“Dear Jimmy,
Congratulations on the new baby. I’m sure you’ll be a great daddy. Take off as much time as you need.
Your newborn child is not why I am writing this letter, however. This letter is being written, as David Stern would say, for “basketball reasons.”
I’ll state it bluntly. We don’t want you to ever rejoin the team. We don’t you appearing on the court with us. We want you to ride out the rest of your contract at home or on a different team. We’ve got a fun thing going on right now. Everybody’s eating, so to speak. There are no egos, just teammates trying to improve each other and themselves. We would rather not have a so-called “superstar” come in here and play ISO-ball while ruining team chemistry with his attitude and trashing his lesser-skilled teammates to the media.
I’ve already discussed this with Spo and he totally agrees with me. He’s working with Riley right now to figure out how he can package you and Waiters (who is just like you attitude wise but somehow even more damaging to on-court chemistry) to a lottery team somewhere so you can put butts in seats while not ruining anything important. I think I heard the word “Kings” floated around. Maybe we can get Harrison Barnes in return. He might be overpaid, but he doesn’t have a savior mentality like you do.

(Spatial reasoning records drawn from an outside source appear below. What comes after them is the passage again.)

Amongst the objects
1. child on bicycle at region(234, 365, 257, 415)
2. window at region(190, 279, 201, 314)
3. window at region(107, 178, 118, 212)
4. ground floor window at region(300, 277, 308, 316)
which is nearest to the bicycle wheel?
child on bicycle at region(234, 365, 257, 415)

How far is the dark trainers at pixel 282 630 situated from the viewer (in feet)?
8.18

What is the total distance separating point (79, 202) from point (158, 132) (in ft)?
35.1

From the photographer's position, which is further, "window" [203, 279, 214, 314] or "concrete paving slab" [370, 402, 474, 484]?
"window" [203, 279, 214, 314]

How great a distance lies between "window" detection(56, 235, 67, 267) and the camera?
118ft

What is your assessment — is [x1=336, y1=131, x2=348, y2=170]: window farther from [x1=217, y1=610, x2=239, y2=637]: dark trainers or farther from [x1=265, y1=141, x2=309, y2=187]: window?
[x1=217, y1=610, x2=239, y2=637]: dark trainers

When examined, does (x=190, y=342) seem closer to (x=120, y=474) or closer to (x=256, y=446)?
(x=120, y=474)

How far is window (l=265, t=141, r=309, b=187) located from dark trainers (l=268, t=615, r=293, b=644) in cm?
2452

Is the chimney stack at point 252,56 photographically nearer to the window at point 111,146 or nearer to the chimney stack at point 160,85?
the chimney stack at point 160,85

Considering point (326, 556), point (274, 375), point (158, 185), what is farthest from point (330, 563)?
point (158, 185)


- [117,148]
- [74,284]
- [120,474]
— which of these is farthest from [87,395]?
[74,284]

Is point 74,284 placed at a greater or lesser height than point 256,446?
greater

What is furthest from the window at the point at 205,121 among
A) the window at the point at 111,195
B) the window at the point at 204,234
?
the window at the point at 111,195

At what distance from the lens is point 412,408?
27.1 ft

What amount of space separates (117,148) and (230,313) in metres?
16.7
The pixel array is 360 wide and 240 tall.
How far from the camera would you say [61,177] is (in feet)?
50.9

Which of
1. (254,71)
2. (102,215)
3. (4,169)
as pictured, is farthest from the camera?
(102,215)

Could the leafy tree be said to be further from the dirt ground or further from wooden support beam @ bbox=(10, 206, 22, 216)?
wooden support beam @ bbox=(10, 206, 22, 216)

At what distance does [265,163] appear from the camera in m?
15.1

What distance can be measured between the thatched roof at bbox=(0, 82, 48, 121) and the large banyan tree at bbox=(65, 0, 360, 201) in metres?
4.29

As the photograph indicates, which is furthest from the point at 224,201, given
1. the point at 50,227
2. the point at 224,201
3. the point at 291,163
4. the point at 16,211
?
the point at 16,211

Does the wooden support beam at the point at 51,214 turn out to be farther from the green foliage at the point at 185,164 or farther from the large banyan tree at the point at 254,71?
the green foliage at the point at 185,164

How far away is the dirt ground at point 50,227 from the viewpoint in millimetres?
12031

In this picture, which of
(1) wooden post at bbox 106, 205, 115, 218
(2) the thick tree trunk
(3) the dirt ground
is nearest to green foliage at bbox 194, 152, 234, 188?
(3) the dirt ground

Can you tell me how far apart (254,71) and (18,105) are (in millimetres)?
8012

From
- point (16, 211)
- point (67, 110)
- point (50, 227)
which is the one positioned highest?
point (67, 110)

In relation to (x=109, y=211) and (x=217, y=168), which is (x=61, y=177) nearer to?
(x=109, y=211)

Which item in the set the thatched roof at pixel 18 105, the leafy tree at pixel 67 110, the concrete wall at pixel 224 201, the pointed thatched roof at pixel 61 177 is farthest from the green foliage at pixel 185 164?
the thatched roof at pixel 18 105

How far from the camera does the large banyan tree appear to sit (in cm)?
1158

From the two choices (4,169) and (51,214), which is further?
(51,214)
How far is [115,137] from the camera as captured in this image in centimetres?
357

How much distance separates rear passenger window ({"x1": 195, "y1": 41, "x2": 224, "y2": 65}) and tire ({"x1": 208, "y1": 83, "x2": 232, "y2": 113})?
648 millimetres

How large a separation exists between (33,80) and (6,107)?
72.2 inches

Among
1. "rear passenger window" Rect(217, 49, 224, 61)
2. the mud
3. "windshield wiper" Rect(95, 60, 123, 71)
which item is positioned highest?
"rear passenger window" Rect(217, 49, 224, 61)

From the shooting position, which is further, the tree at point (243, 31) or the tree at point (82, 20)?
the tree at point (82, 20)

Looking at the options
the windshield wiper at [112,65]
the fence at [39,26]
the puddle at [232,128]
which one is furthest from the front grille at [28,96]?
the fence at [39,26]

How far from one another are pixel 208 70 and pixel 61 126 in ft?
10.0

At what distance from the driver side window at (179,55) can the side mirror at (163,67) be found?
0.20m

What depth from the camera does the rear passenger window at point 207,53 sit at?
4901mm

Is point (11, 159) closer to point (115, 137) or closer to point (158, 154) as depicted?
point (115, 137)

When you read this letter, it would be best if you just grab your stuff, quietly walk out of the locker room without making a big dramatic scene out of it, and never, ever come back. Ever. We don’t want you.
Sincerely,
-Anonymous Heat Teammate
P.S. don’t even bother trying to figure out who wrote this letter, we all feel the same way about you, I’m just the one who happened to have the balls to put it in writing.”
Justise re-read the letter once, then, satisfied with its contents, put it in an envelope which he left at Jimmy Butler’s locker.